To determine whether the responses observed in the stripe assays are mediated by the Eph receptors and ephrin ligands expressed by CNC cells, we did the same experiments, but added soluble fusion proteins as competitors (Fig. 11). In the first control experiment, stage 10–12 neural tube explants were cultured in the presence of soluble Fc protein on a substrate composed of lanes of clustered ephrin-B1/Fc plus FN and an FITC marker alternating with lanes of FN alone. The resulting HNK-1-positive outgrowth is localized to the lanes between the FITC marked stripes of ephrin-B1/Fc protein, such that there are almost no cells on these stripes (Fig. 11). When the same experiment is done with soluble ephrin-B1/Fc added to the culture medium, there is a marked increase in the number of cells on the lanes of substrate-bound ephrin-B1/Fc. In the corresponding experiments with EphB2/Fc, there is a similar increase in the number of cells on the lanes of substrate-bound EphB2/Fc. With both sets of experiments, the results from the control are similar to the assays in which no soluble protein was added to the culture medium. It should also be noted that soluble ephrin-B1/Fc or EphB2/Fc did not completely eliminate the striped outgrowth seen in the presence of soluble Fc alone, but made it less conspicuous. As in the experiments where no soluble proteins were added to the culture medium, the total cell outgrowth from the explanted avian neural tubes is dominated by HNK-1-positive cells.

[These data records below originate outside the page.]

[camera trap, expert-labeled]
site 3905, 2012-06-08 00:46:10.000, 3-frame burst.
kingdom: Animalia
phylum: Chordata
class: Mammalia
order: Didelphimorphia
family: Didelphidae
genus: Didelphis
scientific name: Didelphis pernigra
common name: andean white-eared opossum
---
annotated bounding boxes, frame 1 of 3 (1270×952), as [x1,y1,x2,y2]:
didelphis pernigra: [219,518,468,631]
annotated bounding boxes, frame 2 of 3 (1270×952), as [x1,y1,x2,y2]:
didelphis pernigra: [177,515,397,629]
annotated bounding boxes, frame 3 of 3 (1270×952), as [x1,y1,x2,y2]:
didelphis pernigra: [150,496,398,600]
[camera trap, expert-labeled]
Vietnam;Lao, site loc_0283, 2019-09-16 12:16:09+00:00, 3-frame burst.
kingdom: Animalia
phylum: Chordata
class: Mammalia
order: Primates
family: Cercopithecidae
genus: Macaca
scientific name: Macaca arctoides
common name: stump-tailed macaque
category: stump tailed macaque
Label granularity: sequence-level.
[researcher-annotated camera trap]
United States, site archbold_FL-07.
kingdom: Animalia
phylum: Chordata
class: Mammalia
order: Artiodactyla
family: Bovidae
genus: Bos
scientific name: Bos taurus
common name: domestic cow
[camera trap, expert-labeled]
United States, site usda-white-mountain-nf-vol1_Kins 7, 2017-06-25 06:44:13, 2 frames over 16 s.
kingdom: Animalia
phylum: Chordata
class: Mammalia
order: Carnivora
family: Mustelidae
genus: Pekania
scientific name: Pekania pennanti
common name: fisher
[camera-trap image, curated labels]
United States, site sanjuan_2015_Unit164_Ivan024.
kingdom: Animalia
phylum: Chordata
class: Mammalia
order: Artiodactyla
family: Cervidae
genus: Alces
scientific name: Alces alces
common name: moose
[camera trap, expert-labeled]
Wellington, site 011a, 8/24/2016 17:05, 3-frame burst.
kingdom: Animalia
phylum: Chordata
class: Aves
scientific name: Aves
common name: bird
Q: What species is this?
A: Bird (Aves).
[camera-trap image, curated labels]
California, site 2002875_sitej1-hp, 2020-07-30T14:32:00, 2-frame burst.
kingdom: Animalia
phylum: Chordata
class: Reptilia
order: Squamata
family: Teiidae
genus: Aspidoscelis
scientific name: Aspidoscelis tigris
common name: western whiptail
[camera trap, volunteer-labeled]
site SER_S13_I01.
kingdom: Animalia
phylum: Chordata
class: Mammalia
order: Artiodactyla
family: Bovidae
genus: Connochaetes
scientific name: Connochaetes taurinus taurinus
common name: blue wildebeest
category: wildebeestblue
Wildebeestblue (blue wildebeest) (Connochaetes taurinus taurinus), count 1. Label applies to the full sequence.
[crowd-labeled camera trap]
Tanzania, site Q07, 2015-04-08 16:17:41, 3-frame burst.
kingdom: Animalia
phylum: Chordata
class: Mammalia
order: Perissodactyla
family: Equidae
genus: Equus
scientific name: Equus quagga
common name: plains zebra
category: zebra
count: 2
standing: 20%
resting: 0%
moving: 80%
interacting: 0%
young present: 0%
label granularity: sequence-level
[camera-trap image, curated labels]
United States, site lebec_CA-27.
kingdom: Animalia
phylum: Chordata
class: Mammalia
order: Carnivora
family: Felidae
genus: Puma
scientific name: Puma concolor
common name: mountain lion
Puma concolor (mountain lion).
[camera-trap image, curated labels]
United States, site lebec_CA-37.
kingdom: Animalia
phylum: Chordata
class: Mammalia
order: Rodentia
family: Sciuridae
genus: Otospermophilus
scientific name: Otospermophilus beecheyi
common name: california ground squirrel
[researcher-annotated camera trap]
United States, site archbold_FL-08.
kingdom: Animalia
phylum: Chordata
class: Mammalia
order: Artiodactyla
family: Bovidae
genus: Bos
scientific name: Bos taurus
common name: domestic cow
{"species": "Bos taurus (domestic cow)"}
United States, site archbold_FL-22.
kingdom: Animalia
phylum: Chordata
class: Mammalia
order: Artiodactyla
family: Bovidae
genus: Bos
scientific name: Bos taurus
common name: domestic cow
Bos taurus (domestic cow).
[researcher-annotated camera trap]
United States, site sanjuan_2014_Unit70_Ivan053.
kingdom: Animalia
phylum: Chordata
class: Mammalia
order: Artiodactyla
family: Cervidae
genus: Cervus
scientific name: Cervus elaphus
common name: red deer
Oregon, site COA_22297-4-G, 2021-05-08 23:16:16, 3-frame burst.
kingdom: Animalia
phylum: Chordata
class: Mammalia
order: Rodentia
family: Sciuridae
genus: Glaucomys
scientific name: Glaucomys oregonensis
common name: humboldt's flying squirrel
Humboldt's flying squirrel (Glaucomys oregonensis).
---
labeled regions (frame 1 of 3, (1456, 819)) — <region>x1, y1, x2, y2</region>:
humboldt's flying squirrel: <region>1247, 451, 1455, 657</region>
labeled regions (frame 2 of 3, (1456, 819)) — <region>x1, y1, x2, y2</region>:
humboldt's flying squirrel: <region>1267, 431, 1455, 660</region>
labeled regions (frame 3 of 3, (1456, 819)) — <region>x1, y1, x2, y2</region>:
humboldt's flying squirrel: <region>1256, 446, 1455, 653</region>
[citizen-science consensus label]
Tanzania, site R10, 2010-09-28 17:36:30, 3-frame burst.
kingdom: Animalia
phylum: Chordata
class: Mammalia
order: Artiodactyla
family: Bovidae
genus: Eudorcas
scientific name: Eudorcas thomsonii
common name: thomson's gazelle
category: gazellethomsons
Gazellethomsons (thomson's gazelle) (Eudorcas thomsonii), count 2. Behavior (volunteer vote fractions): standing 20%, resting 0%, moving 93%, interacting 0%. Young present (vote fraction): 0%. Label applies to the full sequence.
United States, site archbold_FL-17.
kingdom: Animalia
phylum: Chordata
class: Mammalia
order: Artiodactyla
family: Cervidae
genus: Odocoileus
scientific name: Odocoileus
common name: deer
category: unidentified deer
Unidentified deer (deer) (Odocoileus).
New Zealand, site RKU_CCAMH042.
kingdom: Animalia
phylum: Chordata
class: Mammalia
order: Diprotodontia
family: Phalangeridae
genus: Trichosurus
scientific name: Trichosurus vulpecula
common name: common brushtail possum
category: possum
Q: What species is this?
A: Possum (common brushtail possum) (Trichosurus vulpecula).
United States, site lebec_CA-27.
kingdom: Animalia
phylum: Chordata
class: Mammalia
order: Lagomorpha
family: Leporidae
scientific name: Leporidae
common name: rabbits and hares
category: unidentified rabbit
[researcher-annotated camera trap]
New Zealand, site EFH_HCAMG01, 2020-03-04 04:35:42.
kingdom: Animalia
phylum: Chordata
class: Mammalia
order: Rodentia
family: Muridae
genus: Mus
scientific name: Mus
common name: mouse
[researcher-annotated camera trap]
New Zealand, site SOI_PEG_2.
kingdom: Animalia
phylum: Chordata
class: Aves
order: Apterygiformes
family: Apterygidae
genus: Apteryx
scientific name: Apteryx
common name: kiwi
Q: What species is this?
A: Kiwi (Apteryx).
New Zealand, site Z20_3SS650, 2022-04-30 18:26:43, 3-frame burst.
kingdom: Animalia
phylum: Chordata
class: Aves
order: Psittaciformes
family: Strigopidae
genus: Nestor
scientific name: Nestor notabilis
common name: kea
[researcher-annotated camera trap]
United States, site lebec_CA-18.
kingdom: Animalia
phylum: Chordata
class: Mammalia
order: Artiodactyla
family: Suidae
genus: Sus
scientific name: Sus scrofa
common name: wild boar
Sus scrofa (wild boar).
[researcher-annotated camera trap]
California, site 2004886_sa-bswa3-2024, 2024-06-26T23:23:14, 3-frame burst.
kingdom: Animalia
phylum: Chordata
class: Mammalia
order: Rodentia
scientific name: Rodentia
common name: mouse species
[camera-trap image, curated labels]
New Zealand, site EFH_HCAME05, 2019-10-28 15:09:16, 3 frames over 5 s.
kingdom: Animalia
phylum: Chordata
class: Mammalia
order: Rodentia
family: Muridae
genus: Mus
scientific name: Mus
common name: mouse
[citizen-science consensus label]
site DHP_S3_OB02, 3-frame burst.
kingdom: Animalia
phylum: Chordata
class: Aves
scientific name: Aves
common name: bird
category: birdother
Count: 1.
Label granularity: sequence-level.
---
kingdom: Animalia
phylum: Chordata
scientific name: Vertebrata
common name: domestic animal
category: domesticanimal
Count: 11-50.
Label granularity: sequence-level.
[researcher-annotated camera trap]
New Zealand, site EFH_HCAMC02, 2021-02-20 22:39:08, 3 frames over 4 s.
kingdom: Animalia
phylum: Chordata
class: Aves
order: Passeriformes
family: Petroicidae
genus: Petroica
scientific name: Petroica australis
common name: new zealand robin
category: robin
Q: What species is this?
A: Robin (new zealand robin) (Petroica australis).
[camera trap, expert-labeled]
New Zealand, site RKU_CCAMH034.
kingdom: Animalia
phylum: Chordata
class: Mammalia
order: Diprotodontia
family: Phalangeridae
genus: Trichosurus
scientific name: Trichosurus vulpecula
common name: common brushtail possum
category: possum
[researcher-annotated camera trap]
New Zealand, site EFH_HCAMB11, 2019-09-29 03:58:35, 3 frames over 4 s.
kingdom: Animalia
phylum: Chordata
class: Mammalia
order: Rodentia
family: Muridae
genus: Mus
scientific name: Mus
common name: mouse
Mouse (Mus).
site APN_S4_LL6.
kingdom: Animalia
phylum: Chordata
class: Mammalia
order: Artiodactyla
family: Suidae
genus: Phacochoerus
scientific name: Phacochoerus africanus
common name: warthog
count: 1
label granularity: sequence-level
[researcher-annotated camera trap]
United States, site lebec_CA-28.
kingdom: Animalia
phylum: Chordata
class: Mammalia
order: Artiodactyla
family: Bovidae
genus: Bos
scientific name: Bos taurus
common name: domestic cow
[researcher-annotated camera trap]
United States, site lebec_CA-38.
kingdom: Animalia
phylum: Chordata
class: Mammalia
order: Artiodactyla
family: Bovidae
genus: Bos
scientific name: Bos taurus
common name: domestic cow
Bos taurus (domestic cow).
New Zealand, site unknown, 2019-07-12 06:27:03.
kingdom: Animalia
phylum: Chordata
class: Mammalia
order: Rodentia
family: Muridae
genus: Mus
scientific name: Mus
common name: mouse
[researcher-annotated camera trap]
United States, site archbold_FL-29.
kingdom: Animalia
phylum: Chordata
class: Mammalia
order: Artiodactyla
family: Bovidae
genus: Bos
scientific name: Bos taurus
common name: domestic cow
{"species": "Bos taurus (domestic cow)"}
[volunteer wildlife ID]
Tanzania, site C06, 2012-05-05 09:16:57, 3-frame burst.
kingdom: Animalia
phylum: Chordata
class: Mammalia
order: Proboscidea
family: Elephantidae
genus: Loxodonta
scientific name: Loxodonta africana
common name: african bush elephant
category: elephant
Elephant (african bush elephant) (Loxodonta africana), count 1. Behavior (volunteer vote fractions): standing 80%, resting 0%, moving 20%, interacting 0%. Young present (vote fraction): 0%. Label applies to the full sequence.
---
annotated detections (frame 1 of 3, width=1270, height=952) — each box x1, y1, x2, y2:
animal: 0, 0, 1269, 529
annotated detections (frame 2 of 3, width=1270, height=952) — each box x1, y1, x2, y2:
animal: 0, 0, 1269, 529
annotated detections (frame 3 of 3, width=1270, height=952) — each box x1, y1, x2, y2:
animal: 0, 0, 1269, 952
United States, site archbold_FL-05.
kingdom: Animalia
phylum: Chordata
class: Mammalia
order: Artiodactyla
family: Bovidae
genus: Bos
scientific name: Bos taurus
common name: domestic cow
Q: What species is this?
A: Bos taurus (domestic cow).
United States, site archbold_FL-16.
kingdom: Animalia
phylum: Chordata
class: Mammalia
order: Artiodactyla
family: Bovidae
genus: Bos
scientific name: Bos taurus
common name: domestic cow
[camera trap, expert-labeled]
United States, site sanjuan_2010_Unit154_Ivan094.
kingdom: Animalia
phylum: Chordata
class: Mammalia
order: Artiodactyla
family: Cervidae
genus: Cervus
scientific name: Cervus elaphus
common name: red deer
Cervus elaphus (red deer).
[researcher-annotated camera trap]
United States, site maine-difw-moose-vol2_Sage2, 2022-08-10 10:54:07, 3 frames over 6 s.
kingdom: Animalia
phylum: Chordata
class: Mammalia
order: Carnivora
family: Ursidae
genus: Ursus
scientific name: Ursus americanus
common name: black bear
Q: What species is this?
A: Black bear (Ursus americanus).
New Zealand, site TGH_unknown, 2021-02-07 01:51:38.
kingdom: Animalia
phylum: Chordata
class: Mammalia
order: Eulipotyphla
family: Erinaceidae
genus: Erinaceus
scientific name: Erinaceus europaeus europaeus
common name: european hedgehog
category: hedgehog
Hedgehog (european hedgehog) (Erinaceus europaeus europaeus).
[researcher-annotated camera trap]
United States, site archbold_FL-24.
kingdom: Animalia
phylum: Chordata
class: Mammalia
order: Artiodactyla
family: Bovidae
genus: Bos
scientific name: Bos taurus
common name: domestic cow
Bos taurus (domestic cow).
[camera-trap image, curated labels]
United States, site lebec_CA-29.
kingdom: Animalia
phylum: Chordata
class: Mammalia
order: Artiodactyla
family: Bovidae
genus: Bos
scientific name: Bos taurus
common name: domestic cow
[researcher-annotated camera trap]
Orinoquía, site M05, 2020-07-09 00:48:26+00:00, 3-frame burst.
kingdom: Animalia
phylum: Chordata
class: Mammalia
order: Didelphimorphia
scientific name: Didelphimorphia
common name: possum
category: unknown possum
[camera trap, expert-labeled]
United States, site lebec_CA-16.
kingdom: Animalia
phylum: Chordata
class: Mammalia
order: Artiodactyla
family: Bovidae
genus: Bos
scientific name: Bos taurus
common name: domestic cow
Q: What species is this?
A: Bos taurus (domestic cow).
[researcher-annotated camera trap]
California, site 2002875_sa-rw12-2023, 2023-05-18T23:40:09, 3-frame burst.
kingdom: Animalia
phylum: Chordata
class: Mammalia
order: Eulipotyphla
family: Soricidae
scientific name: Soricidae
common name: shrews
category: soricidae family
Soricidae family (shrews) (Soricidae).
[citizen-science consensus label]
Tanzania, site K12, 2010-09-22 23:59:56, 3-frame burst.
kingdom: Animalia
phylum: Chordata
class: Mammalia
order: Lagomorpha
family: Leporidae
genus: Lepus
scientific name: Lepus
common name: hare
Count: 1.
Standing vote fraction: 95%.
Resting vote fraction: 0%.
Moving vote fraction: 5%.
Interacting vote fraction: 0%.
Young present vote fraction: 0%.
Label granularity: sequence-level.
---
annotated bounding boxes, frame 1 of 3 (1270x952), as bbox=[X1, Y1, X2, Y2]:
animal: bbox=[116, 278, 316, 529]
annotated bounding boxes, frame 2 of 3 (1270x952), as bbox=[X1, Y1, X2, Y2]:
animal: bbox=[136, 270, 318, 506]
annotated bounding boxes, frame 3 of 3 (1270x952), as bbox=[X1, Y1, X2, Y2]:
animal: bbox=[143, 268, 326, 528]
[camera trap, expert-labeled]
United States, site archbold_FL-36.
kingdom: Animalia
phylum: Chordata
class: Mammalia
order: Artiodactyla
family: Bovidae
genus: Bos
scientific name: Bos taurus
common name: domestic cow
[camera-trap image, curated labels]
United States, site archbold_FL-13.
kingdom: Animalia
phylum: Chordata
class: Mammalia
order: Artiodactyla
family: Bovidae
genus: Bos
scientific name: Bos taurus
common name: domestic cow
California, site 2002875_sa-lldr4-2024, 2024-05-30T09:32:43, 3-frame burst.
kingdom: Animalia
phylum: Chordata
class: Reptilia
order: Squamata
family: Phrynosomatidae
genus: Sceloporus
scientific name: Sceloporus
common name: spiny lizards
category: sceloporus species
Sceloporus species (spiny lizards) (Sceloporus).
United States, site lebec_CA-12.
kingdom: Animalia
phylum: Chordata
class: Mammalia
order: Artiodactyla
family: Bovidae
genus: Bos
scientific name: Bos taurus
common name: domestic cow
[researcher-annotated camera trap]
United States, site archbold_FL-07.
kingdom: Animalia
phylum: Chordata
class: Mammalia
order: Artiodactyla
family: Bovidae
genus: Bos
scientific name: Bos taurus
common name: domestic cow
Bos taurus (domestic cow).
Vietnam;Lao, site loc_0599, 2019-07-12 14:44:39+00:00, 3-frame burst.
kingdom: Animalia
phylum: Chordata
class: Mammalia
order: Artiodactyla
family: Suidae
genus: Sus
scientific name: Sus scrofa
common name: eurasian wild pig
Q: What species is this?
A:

Outgrowth of cranial neural crest cells from stage 10–12 chicken neural tube explants onto ephrin-B1 or EphB2 stripe assay substrates in the presence of soluble competitors. Representative results from the four experimental conditions. The position of the first set of lanes is revealed by an FITC marker (faint green stripes). Cells have been double labeled with HNK-1 antibody (red) and DAPI nuclear stain (blue). All experiments were done with a stripe protein concentration of 64 μg/ml. (a). Clustered ephrin-B1/Fc + FN vs. FN with soluble Fc. Cell outgrowth from the neural tube is strongly localized to the lanes between stripes of FITC-marked ephrin-B1/Fc. (b) Clustered ephrin-B1/Fc + FN vs. FN with soluble ephrin-B1/Fc. Substitution of the soluble Fc with ephrin-B1/Fc results in an increase in the number of cells found on the stripes of immobilized ephrin-B1/Fc. (c) Clustered EphB2/Fc + FN vs. FN with soluble Fc and (d) clustered EphB2/Fc + FN vs. FN with soluble EphB2/Fc. As with the ephrin-B1/Fc experiments, there is a significant increase in the number of cells on lanes of substrate-bound EphB2/Fc in going from adding soluble Fc to soluble EphB2/Fc to the culture medium.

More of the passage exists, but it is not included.